To be clear, the goal should be creating a system that expands coverage, not reduces it. However, as Senate Majority Leader Mitch McConnell explains, those coverage gains need to come as people choose to purchase more affordable plans, not because they are mandated to purchase shoddy, expensive government-regulated plans.
“We are hoping to have a more vibrant market that will attract a greater number of people to actually be able to buy, at an affordable cost, insurance that actually makes sense of them rather than one prescribed by government,” McConnell told reporters.
And that brings us to the other enormous limitation of the CBO score – both the coverage gains and the deficit reduction understate reality because the AHCA does not represent the totality of the Republican approach to repeal-and-replace.
The disappointing fact is that there is only so far that Republicans can go in the AHCA because it’s being passed through a process calls reconciliation. That path allows them to pass a bill with a bare majority in the Senate—a necessity since Democrats are refusing to clean up the mess they’ve made—but comes with the caveat that it can only include items related to the budget. That means the heavy-duty policy work that will be needed to clear out the underbrush of Obamacare regulations and create a new, functioning market must be left until later.

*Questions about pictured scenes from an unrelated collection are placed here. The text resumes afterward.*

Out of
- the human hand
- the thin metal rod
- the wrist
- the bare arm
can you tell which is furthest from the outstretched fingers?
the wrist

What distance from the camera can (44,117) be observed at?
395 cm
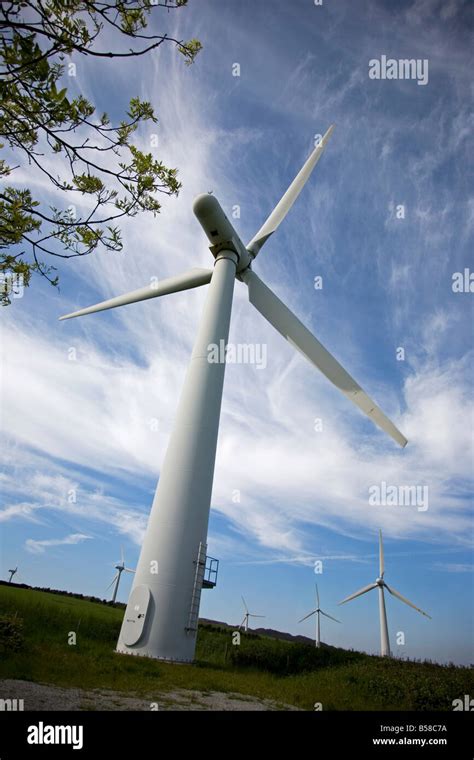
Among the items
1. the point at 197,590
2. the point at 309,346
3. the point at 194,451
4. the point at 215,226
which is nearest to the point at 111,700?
the point at 197,590

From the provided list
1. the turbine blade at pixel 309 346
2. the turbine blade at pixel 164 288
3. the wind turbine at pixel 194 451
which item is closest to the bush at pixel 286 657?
the wind turbine at pixel 194 451

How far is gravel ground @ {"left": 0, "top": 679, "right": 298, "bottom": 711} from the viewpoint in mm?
7756

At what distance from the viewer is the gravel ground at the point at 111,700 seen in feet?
25.4

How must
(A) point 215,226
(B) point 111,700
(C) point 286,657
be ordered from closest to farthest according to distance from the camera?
1. (B) point 111,700
2. (C) point 286,657
3. (A) point 215,226

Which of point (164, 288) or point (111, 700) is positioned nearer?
point (111, 700)

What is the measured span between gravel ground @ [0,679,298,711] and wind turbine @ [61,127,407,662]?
3.46 metres

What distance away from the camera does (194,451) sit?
53.6 feet

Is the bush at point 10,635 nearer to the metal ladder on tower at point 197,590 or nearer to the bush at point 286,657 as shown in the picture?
the metal ladder on tower at point 197,590

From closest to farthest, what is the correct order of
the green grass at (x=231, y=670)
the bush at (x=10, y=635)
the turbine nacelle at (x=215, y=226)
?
the green grass at (x=231, y=670) → the bush at (x=10, y=635) → the turbine nacelle at (x=215, y=226)

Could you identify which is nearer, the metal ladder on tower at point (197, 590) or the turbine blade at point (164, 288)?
the metal ladder on tower at point (197, 590)

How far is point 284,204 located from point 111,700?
26.7m

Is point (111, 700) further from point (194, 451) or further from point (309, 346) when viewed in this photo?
point (309, 346)

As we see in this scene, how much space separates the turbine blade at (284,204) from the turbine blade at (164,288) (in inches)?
158
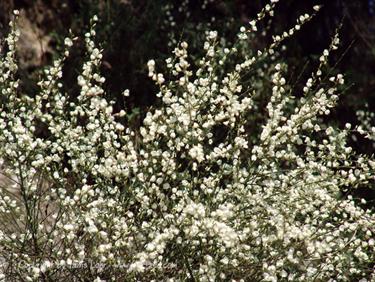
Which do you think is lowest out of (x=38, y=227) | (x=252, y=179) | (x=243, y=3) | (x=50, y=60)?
(x=38, y=227)

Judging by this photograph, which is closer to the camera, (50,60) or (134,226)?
(134,226)

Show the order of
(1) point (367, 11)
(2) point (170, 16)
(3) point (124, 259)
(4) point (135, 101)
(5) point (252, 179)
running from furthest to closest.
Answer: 1. (1) point (367, 11)
2. (2) point (170, 16)
3. (4) point (135, 101)
4. (5) point (252, 179)
5. (3) point (124, 259)

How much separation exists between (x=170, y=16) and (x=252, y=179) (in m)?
3.71

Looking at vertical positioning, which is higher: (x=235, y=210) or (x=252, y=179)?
(x=252, y=179)

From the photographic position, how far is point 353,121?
6.65m

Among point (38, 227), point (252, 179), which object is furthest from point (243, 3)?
point (38, 227)

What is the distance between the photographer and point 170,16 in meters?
6.27

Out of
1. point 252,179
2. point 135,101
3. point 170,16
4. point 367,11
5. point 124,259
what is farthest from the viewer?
point 367,11

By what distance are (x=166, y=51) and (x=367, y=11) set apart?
310 centimetres

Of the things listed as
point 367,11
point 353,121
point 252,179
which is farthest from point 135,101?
point 367,11

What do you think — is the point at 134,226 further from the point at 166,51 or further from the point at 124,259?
the point at 166,51

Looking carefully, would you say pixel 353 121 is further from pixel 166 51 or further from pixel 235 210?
pixel 235 210

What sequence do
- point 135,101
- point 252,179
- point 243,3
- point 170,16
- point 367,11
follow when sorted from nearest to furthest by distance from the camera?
point 252,179
point 135,101
point 170,16
point 243,3
point 367,11

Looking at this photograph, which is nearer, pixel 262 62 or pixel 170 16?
pixel 262 62
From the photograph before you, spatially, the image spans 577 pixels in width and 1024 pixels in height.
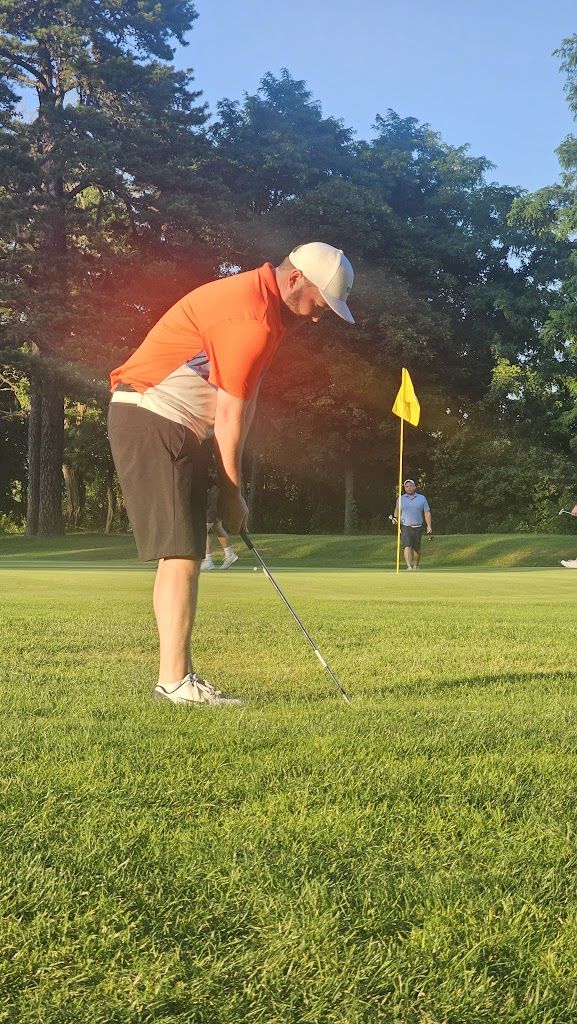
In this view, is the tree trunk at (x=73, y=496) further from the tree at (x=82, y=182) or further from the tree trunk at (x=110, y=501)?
the tree at (x=82, y=182)

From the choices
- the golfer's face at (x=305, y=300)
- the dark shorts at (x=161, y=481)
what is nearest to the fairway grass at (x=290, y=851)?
the dark shorts at (x=161, y=481)

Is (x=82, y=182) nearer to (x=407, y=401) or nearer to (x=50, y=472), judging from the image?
(x=50, y=472)

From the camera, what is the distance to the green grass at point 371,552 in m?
26.3

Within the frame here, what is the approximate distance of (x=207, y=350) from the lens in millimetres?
4699

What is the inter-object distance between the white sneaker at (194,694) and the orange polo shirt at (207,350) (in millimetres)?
1203

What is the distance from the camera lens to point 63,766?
346cm

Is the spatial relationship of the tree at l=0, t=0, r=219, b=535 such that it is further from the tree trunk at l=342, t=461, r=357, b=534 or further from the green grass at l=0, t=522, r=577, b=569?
the tree trunk at l=342, t=461, r=357, b=534

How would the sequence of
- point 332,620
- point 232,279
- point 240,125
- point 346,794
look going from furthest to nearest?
point 240,125 → point 332,620 → point 232,279 → point 346,794

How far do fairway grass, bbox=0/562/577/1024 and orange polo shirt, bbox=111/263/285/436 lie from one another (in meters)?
1.45

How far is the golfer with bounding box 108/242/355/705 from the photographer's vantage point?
4.61m

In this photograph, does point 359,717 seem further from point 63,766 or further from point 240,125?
point 240,125

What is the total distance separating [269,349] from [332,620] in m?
5.34

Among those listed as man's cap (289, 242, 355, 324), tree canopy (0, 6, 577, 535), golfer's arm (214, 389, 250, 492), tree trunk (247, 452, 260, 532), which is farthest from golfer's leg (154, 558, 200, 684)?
tree trunk (247, 452, 260, 532)

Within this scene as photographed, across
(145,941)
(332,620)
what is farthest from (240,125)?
(145,941)
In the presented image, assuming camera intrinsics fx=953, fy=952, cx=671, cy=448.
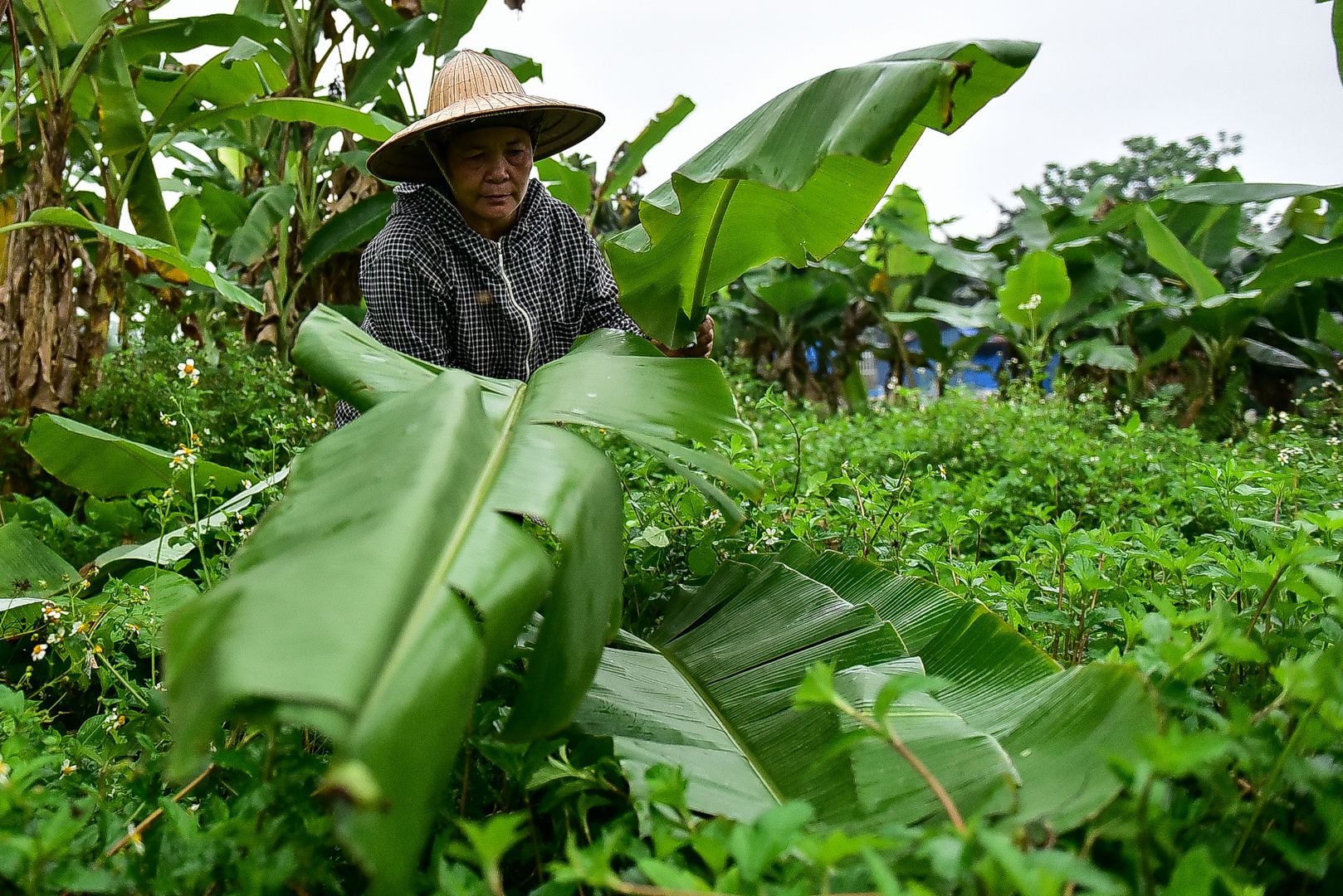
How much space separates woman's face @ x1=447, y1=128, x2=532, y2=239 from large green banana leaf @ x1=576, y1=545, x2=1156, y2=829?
1231mm

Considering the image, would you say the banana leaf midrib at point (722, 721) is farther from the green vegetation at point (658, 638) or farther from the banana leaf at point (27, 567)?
the banana leaf at point (27, 567)

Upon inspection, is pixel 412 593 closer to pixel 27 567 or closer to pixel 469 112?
pixel 469 112

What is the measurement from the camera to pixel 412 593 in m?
0.70

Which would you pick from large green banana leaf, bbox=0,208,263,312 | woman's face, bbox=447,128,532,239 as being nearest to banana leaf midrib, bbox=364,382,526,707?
woman's face, bbox=447,128,532,239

As Megan McArdle writes for Bloomberg, that work will be harder than it should be because Democrats built a shoddy and unworkable policy structure out of the political equivalent of concrete:
Some forms of government policy are built of political concrete. Once done, they cannot be renovated, added to or even destroyed without immense cost; for that reason, they tend to go on much as they always have, for good or for ill.
By the time Obamacare came on the scene, America already had government programs that were propping up health care for almost everyone in the country: tax-subsidized employer-sponsored health insurance, Medicare, Medicaid, the VA. No one was willing to shoulder the cost of knocking those things down and designing a rational, well-built structure to take their place, so instead the administration threw up an annex next to the Medicaid edifice, and tore down the little remaining patch of ground that wasn’t government-subsidized, and threw up a new tower to hold its residents.
Republicans are working hard to do what Democrats did not – tear down the crumbling, government-supported structures and replace them with a strong new market-based foundation. Unfortunately the renovation must be done in phases, and unfortunately the CBO can only score individual parts rather than the whole of the plan. But let’s not allow either of those things distract us from the good and necessary work that’s being done.